● **PROVIDED TEXT**:
........
Saturday, January 30, 2010

Tien-en hiking course: Kamakura

I started the day at Kenchoji (the last picture), which is the oldest Zen temple in Kamakura and an impressive wooden temple complex. The trail started up behind the temple climbing steeply straight away via a long sequence of stairs to a temple which had a lookout to view towards Fuji-san. As you can see the day was pretty clouded over and I only got glimpses of the very base at points during the day. It was also very windy making recording hard. I have found that the weather forcast changes pretty rapidly here with what is predicted for tomorrow in the evening being different to what was said in the morning. Rain was forecast for Friday- that is why I had headed out of town on Wednesday and Thursday. It held off till I got to Zuisenji (first picture) and then started to rain, making me head off before I wanted to really. Zuisenji is the oldest original garden in Kamakura and was filled with ancient blossom trees that needed to be propted up. It poured the whole way back to town and meant I took pretty straight route and didn’t see that many temples.
........
● **PROVIDED DATA**:
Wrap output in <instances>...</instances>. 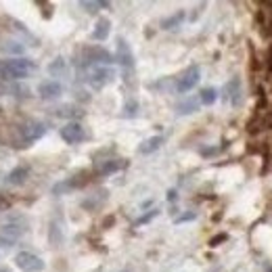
........
● **PROBLEMS**:
(1) Render this sentence from the Kamakura hiking post in Spanish: "I started the day at Kenchoji (the last picture), which is the oldest Zen temple in Kamakura and an impressive wooden temple complex."
(2) Carry on the Kamakura hiking post from its last sentence.

● **RESULTS OF THE TASKS**:
(1) Comencé el día en Kenchoji (la última foto), que es el templo zen más antiguo de Kamakura y un impresionante conjunto de templos de madera.

(2)
The hike was a good long walk with some steep climbing. It was mostly through deciduous forests, so lots of bare trees and then cedar (?) or some kind of pine (?) in the shaded gullies (4th from top- for Felicity and Lyndon). I love the straight trunks that don’t get foliage till near the top. The hike got a bit confusing in places with many trails cris-crossing and after a while the English directions disappeared from the signs, after about half way. Also I only saw about 10 other people on this walk over 5 hours. Some serious runners in special gear and other wanders like myself. It was a really nice change to be out and alone and will be a good place to make some recording on a less windy day.
The trail gave fantastic panoramic views of the coast (which photos don’t quiet capture), and that coast view with the space of the ocean made me think of home and I thought about lots of people as I walked along. The shrine cave above is one in a group in an area which where empty (there where lots of little ones along the walk) and made me think of Sarah doing an installation there. The camellia’s are for Haico; I understand the way he prune trees after seeing the gardens in Kamakura.
Of course half way back to Tokyo it cleared and the sky cleared as I passed Yokohama and I got a view of Fuji-san from base to top, much like the blue evening view the day before.
More shots here on flickr

1 comment:

  1. I can't believe that shot of the tree tops, stunning! Oh gosh, and the little old lovely. And the picture on the balcony? So beautiful.
    I want to be there!!!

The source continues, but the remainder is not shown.